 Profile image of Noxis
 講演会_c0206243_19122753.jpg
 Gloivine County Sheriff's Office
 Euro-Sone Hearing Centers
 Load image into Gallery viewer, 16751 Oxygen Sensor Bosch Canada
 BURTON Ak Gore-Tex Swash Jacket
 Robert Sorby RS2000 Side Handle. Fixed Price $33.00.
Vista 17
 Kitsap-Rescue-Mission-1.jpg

____________________

(TASK DIRECTIONS): Copy out all nine items above, one per line and in the same order, keeping every character unchanged.

(RESULT OF THE EXERCISE):
 Profile image of Noxis
 講演会_c0206243_19122753.jpg
 Gloivine County Sheriff's Office
 Euro-Sone Hearing Centers
 Load image into Gallery viewer, 16751 Oxygen Sensor Bosch Canada
 BURTON Ak Gore-Tex Swash Jacket
 Robert Sorby RS2000 Side Handle. Fixed Price $33.00.
Vista 17
 Kitsap-Rescue-Mission-1.jpg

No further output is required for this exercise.